No seu livro mais recente, “O Curso do Amor” (Dom Quixote, 2016), Alain de Botton vê o amor como uma vítima constante do ideal romântico, essa arquitetura enraizada em nós como uma fantasia engendrada pela solidão, tantas vezes contra o mundo, em reacção a desilusões: uma solução para a necessidade de consolo que sentimos e que nunca se satisfaz. Como um frasco de essências colhidas, um perfume aflito por envolver alguém, à primeira oportunidade lançamo-lo sobre uma pessoa tentando capturá-la para o lado do sonho. Mas, se na vida esse é só um início cheio de equívocos, tanto na literatura como no cinema e na música, o início da história é muitas vezes a história toda. O dragão morto junto à torre, o terrível feitiço desfeito, e o imenso jardim do “e foram felizes para sempre” abrindo-se de par em par. Raros são os que preferem ver o dragão não tanto como um último obstáculo mas como um aviso, uma espécie de aperitivo para tudo o que se terá de engolir em nome do amor.
Num romance arquitectado como uma casa de vidro, tudo adquire um contorno exemplar, no sentido em que cada passo, cada acontecimento se torna a ilustração de uma ideia. Esta é assim uma narrativa feita de transparências, em que a vida de um casal se desenrola como num laboratório. A história que seguimos é a de um casamento. Desde o enamoramento, a vertigem encantadora entre duas pessoas que se descobrem como a resposta às preces um do outro, ficamos muito à-vontade com um registo jornalístico, embora com um tipo de atenção aos detalhes que nos coloca numa perspectiva forense, como se a qualquer momento pudéssemos resvalar para as páginas de um policial. Há algo de esquemático na abordagem à vida comum de Rabih e Kirsten.

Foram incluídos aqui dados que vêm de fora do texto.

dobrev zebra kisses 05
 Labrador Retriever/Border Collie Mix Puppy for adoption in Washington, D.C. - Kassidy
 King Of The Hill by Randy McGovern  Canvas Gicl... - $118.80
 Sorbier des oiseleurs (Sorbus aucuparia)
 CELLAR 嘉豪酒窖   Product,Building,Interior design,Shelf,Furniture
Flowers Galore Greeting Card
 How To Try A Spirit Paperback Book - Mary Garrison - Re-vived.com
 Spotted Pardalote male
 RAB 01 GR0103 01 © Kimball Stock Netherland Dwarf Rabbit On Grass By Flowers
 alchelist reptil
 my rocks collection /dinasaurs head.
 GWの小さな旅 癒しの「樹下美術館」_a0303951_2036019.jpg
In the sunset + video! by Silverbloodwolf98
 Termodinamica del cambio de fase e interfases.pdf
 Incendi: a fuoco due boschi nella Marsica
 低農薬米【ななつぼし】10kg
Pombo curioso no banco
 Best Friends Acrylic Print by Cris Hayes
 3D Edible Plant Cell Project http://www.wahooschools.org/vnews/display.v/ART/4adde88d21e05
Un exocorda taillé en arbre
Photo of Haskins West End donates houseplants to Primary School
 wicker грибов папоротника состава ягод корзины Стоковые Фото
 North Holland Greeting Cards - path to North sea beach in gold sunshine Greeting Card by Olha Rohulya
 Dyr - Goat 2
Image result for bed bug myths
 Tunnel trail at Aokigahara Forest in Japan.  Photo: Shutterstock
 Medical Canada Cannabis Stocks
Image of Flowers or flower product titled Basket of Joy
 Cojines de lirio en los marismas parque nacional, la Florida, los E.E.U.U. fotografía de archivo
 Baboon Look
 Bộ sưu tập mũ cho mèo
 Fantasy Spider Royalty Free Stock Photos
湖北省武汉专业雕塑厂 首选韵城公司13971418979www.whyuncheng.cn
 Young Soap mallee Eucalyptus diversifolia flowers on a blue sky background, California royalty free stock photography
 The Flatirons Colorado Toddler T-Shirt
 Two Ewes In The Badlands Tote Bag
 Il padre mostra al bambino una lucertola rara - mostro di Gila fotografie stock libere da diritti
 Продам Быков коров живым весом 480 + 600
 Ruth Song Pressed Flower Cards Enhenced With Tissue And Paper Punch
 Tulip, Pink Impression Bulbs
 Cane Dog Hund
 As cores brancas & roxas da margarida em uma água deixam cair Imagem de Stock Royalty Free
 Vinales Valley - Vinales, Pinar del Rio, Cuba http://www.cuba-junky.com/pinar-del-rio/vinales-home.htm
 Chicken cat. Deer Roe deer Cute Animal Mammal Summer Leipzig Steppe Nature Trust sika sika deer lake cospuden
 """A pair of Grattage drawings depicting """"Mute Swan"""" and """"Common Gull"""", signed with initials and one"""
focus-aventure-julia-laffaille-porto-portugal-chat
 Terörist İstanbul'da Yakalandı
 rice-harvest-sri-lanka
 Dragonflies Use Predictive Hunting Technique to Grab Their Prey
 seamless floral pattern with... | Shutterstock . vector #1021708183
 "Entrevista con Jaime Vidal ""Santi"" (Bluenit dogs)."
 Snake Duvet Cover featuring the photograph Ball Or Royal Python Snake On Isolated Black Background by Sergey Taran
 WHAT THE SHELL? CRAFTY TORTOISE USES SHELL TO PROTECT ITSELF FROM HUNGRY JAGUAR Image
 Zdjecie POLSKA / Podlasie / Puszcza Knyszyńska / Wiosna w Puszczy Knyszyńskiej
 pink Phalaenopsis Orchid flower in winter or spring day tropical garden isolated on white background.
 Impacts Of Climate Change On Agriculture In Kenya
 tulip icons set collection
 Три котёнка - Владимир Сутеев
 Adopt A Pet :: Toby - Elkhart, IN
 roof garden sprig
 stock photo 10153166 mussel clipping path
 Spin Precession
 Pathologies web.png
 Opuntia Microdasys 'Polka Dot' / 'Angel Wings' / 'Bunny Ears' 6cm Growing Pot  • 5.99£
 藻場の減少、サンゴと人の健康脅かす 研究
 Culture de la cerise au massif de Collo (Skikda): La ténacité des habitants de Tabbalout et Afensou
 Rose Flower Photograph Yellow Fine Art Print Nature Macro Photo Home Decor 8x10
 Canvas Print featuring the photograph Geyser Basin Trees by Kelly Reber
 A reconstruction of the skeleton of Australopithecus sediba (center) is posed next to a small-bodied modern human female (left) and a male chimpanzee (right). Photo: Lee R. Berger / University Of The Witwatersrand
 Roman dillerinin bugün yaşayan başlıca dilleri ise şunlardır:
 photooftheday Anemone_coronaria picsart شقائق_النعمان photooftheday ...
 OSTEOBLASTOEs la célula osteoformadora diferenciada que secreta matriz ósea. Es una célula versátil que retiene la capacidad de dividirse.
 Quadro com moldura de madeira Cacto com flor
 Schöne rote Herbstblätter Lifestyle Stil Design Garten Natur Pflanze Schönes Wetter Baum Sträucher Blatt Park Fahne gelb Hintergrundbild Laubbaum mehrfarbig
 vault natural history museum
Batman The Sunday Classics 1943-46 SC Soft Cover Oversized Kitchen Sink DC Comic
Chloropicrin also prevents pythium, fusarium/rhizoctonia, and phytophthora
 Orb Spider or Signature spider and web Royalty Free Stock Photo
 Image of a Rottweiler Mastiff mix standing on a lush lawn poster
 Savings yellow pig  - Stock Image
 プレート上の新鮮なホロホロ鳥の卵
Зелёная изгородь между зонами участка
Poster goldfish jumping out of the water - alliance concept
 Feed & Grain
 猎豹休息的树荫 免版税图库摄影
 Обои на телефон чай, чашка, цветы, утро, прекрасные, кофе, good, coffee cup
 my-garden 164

De Botton não circula literariamente à sua volta, mas interrompe a narrativa com passagens em itálico em que tece comentários, perspectivando a acção, atravessando o romance de um pendor ensaístico. Estas radiografias misturam um tom mais analítico a uma certa dose de ironia, e sem nunca nomear as personagens pelo seu nome, há algo nestas reflexões que corta a tendência para nos envolvermos emocionalmente na história.
Mas se nas primeiras páginas não nos é difícil assumir a frieza que nos permite olhar Rabih e Kirsten como a ratos numa ilustrativa ficção, à medida que o desgaste dos compromissos do quotidiano – o trabalho, as tarefas domésticas, os problemas com dinheiro, as exigências para cuidarem e educarem os dois filhos – vai causando mossa na relação, tornando-os irritáveis e colocando-os em confronto, torna-se difícil não segui-los até ao inferno. Assim, é natural que tenhamos a tentação de passar à frente as partes em itálico, menos interessados em analisar num plano abstracto os desafios da vida em casal e mais preocupados em perceber se estes dois se safam.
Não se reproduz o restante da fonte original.